BEGIN

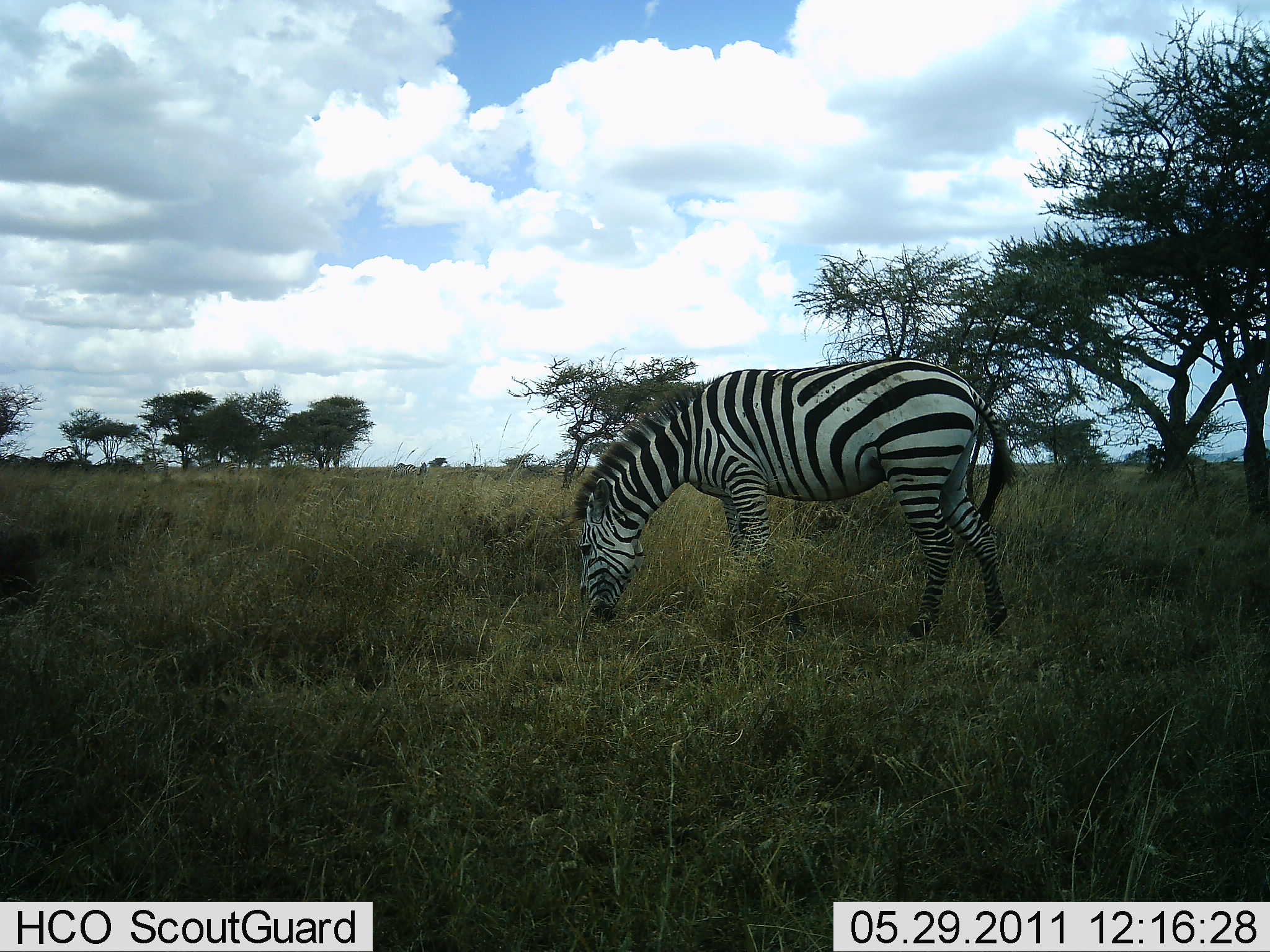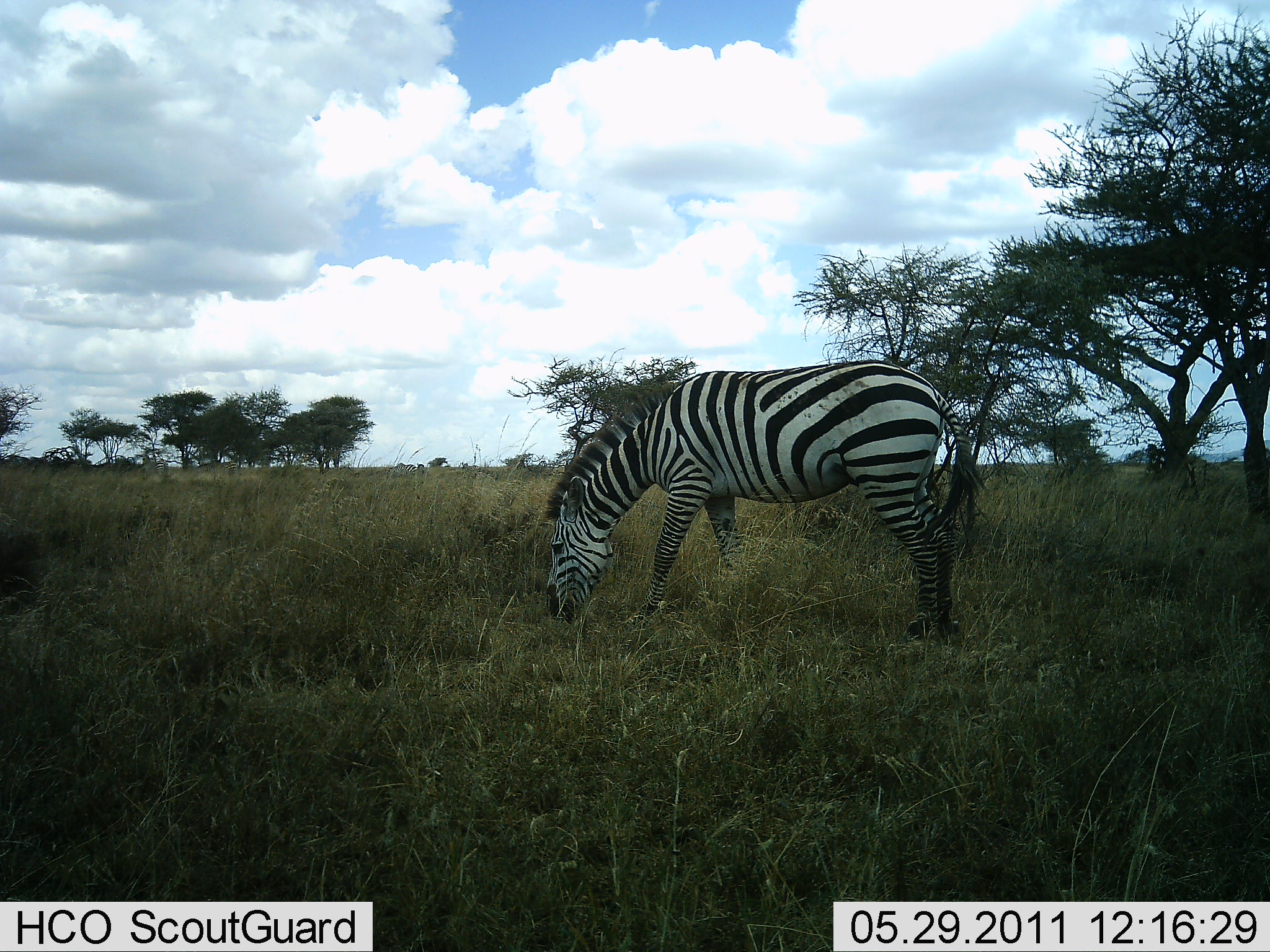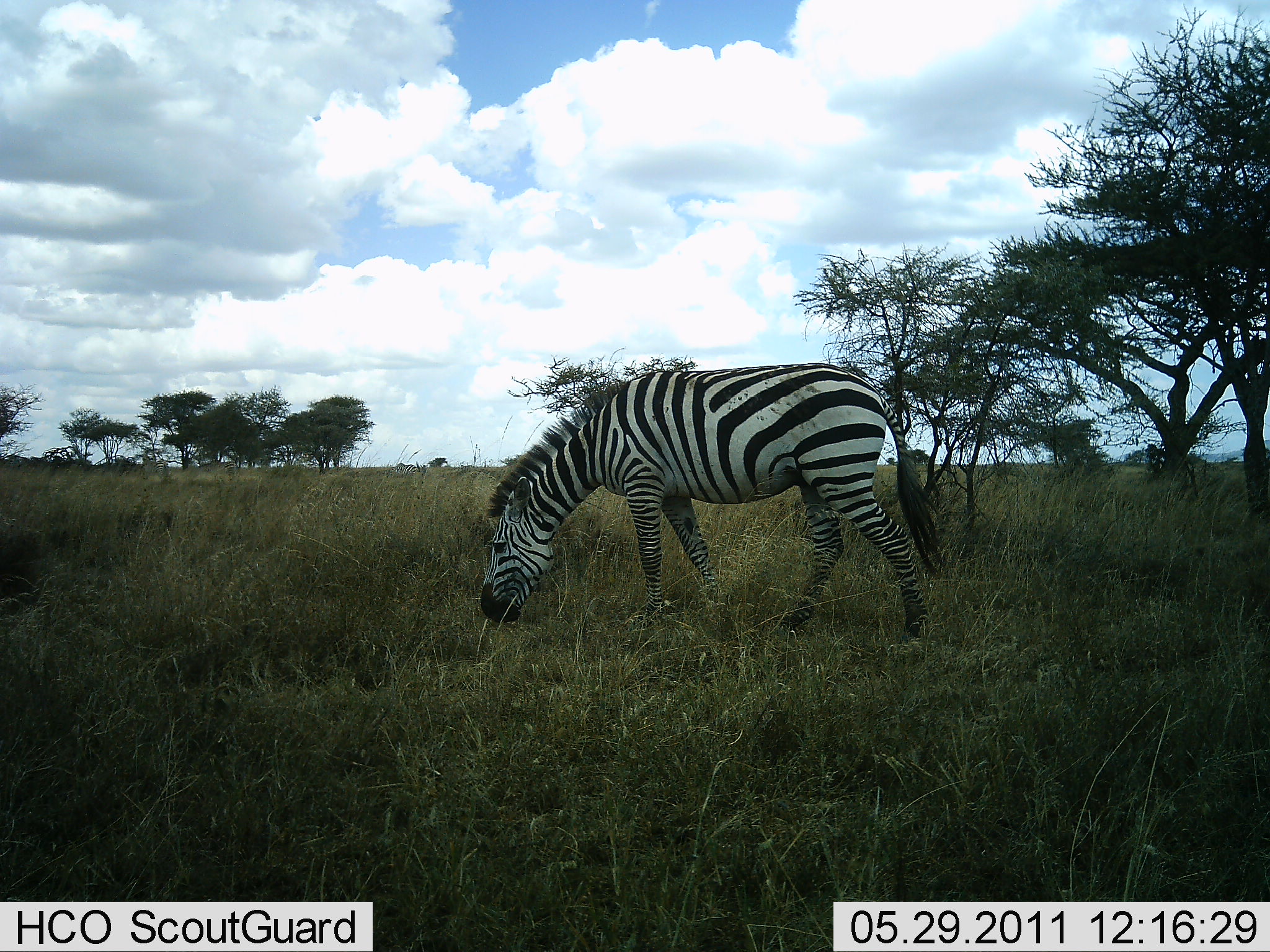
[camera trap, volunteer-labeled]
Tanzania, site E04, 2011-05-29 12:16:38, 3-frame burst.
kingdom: Animalia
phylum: Chordata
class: Mammalia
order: Perissodactyla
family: Equidae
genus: Equus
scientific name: Equus quagga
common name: plains zebra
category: zebra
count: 1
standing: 17%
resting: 0%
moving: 0%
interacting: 0%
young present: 0%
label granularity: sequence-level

END

● **Problem description**
The expected answer is a word-for-word copy of every line from the one that contains "genus: Equus" through the final line of the material.

● **Task solution**
genus: Equus
scientific name: Equus quagga
common name: plains zebra
category: zebra
count: 1
standing: 17%
resting: 0%
moving: 0%
interacting: 0%
young present: 0%
label granularity: sequence-level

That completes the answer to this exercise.